For lunch today, I suggested the office order in pizza. We’ve had a rough week and it seemed like a suitable Managerial Band-Aid. Plus, I could eat two or three slices and stay within my dairy sweet spot. After debating the pros and cons of various pizza providers, the majority finally settled on Papa Johns. It came, I ate two slices, and returned to my regularly scheduled work program. As expected, about 20 minutes later, my stomach started to rumble. Five minutes after that, I got gas. Chair rumbling, lift-up-your-leg-to-let-it-all-out, registers-on-the-Richter gas. With my office door closed, the Lawyerly Ventilation System creates hurricane worth air circulation, so I thought nothing of sitting at my desk, doing research and farting away. Until I shit my pants.

Seriously.

It was one of those farts where you have to push a little to get it out; where there’s just a tad bit of thrust behind it. I guess the combination of forceful fart and lactose-induced stomach unrest was just too much because as soon as it broke the butt cheek barrier, I knew something was wrong. For about eight seconds, I was in denial. I mean, who wants to admit they shit their pants two days into their 30’s? But reality is reality. I was sitting in my stink-bombed office in poopy panties.

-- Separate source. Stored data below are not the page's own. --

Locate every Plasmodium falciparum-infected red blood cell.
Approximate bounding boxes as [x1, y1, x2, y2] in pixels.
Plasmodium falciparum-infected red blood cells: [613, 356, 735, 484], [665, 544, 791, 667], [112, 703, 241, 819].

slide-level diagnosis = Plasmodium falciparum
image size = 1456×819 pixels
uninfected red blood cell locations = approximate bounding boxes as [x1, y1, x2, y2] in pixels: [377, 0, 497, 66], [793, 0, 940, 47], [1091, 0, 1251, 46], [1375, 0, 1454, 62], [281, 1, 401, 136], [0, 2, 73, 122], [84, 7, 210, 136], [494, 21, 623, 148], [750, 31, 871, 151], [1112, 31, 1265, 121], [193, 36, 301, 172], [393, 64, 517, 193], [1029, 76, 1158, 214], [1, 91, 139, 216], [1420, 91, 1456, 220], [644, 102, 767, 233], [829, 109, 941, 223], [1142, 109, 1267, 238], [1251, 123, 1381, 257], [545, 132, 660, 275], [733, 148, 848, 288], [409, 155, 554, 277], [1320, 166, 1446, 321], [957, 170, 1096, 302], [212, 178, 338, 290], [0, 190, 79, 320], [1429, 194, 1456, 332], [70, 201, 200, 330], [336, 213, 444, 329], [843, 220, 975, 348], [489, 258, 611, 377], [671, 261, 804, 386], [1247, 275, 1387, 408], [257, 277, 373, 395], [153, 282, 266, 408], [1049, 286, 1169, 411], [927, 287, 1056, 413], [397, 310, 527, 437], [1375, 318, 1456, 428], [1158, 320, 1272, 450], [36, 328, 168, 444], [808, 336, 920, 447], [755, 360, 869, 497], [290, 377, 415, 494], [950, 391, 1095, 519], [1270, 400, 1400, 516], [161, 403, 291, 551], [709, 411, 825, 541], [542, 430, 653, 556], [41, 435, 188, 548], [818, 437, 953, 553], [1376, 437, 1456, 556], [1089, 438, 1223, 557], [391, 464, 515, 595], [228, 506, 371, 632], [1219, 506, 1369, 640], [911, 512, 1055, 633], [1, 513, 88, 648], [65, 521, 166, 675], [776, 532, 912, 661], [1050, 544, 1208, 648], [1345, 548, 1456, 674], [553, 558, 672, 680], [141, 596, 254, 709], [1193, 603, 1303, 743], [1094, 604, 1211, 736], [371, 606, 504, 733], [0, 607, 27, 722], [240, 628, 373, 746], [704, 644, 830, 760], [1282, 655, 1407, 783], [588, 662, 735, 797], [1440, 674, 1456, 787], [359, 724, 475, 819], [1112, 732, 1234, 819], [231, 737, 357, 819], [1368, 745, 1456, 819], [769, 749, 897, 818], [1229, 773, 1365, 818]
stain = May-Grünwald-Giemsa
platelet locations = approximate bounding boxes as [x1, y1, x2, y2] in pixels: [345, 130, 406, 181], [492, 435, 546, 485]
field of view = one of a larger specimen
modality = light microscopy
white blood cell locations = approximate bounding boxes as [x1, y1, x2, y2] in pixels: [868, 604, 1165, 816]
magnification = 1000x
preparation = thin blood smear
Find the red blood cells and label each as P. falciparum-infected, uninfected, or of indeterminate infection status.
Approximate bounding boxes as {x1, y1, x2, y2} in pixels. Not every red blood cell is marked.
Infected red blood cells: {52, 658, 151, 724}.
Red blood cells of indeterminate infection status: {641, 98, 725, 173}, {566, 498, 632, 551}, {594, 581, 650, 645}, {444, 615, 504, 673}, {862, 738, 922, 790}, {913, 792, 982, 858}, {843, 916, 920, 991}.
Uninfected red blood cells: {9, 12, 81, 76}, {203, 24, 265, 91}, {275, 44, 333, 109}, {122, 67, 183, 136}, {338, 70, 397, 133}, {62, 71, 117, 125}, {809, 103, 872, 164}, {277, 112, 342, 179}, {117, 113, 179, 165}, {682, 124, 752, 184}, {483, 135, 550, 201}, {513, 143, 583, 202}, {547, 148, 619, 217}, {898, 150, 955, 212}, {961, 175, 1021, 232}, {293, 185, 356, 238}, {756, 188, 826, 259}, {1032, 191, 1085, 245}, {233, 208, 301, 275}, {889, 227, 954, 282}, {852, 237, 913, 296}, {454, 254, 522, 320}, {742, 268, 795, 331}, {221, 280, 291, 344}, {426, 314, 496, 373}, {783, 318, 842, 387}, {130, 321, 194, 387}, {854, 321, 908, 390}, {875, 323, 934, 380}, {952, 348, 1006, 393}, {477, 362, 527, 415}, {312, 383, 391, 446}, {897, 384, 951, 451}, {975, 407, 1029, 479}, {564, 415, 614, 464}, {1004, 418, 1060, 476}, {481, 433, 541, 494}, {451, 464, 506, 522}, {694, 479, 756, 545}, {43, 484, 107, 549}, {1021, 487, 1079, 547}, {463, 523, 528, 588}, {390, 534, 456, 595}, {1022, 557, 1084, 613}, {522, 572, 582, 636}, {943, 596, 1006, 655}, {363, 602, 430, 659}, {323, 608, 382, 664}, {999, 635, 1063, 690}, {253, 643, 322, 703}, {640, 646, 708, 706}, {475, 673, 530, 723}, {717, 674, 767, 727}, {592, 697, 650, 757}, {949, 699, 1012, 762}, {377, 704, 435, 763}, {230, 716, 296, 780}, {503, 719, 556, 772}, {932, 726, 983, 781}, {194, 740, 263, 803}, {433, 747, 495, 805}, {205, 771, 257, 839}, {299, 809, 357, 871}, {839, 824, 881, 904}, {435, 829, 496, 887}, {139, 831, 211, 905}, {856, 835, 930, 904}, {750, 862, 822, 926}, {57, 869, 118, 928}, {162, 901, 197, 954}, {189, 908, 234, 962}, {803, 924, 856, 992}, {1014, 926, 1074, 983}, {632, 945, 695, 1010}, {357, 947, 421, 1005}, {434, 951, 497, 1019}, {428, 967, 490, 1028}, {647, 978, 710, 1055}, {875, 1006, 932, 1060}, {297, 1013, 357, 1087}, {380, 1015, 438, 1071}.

Panicking, I got up, grabbed the bathroom key and waddled to the facilities. Thankfully, the Ladies was empty and I could rectify the situation in peace. It took half an econo-roll of TP, three enormous wads of damp paper towel and surgical-like hand washing to make me feel clean again. Not to mention that I trashed my undies in the sanitary napkin receptacle and am now experiencing Workplace Commando.

Yep.

I’m just about to walk down to CVS and buy some lactaid pills. And possibly a diaper.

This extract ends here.